In deze zaak, die voor het Gerechtshof Den Haag diende, betreft het een verwijzing na een arrest van de Hoge Raad van 27 januari 2012. De belanghebbende, [X] te [Z], had bezwaar gemaakt tegen navorderingsaanslagen in de vermogensbelasting over de jaren 1992 tot en met 1998, alsook over de jaren 1999 en 2000, waarbij boeten van 100 procent waren opgelegd. De Inspecteur had de navorderingsaanslagen en boetebeschikkingen gehandhaafd, maar het Gerechtshof Amsterdam had in een eerdere uitspraak van 10 februari 2011 deze uitspraken van de Inspecteur vernietigd en de boeten verminderd.
De Hoge Raad heeft het beroep van de belanghebbende in cassatie gegrond verklaard en de zaak terugverwezen naar het Gerechtshof Den Haag.
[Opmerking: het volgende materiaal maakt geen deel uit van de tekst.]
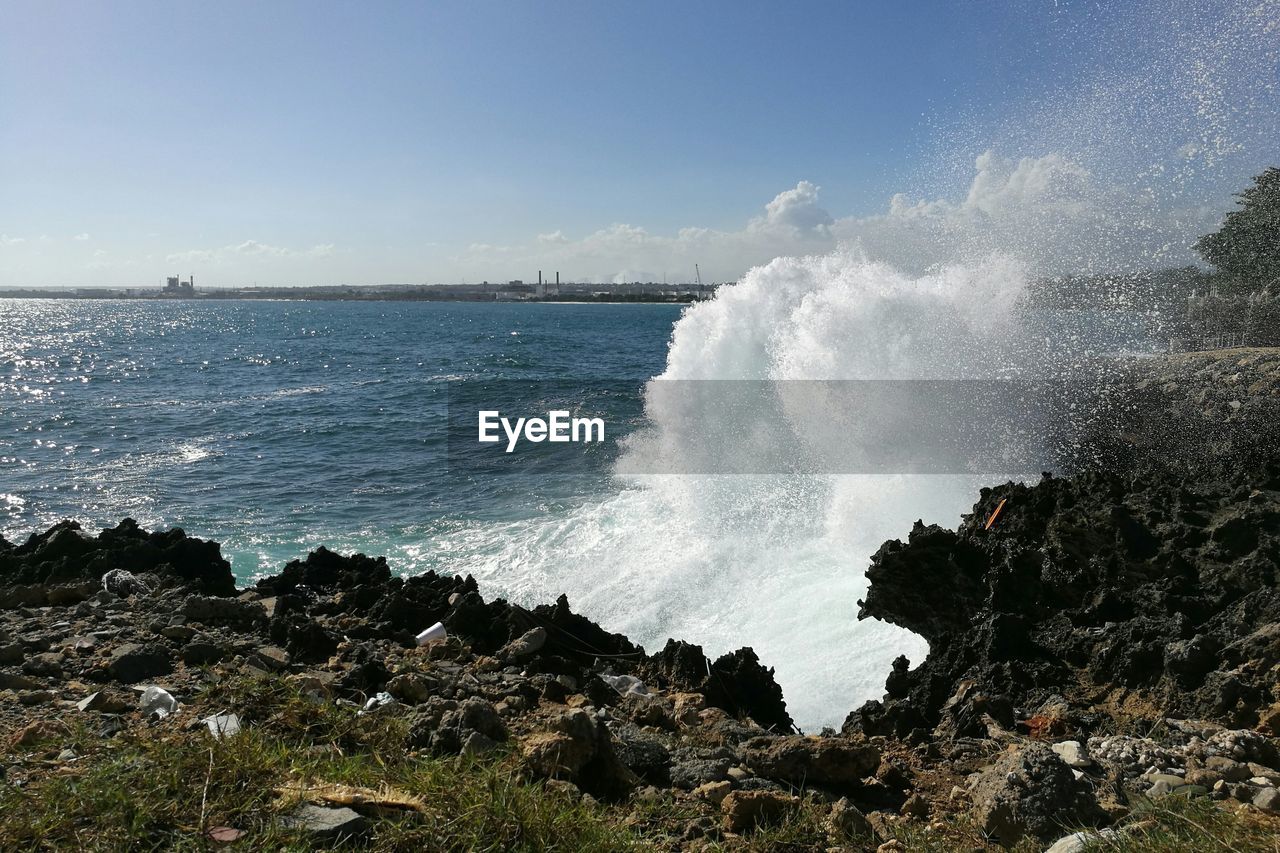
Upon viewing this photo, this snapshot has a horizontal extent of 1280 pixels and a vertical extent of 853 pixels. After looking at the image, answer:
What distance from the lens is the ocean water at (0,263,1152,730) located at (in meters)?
9.80

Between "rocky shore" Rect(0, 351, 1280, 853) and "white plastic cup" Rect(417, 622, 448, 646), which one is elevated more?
"rocky shore" Rect(0, 351, 1280, 853)

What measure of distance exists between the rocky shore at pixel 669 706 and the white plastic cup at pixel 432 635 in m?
0.09

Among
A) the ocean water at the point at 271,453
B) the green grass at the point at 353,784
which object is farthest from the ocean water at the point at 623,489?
the green grass at the point at 353,784

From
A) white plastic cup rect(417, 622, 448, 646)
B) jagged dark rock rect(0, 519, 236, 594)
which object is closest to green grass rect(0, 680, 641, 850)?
white plastic cup rect(417, 622, 448, 646)

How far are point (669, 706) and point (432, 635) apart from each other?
7.48ft

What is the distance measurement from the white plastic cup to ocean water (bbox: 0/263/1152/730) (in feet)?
9.16

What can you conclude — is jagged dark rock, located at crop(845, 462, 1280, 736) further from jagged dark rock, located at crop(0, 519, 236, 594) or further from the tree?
the tree

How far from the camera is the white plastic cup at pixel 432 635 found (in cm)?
673

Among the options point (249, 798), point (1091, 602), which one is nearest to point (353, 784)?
point (249, 798)

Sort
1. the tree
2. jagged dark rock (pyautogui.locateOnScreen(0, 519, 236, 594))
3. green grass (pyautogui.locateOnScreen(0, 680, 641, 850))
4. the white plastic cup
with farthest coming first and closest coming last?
1. the tree
2. jagged dark rock (pyautogui.locateOnScreen(0, 519, 236, 594))
3. the white plastic cup
4. green grass (pyautogui.locateOnScreen(0, 680, 641, 850))

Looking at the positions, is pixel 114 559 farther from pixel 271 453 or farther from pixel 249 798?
pixel 271 453

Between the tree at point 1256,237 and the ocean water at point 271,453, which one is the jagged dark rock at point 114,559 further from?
the tree at point 1256,237

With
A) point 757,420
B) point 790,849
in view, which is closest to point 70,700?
point 790,849

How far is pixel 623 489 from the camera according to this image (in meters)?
15.9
Tijdens de mondelinge behandeling op 22 februari 2013 heeft de Inspecteur aangegeven dat hij niet in staat was het bewijs te leveren dat naar maatstaven van boeterecht van hem werd verlangd. Hierdoor heeft hij zich verenigd met het standpunt van de belanghebbende dat de verhogingen en boeten moesten vervallen.
Het Gerechtshof heeft geoordeeld dat het beroep van de belanghebbende gegrond is en heeft de uitspraken van de Inspecteur vernietigd. De navorderingsaanslagen zijn verminderd, de verhogingen zijn vervallen en de boetebeschikkingen zijn vernietigd. Tevens is de Inspecteur veroordeeld in de proceskosten van de belanghebbende, vastgesteld op € 708. De uitspraak is op 26 april 2013 in het openbaar uitgesproken, en partijen zijn geïnformeerd over de mogelijkheid om binnen zes weken beroep in cassatie in te stellen bij de Hoge Raad.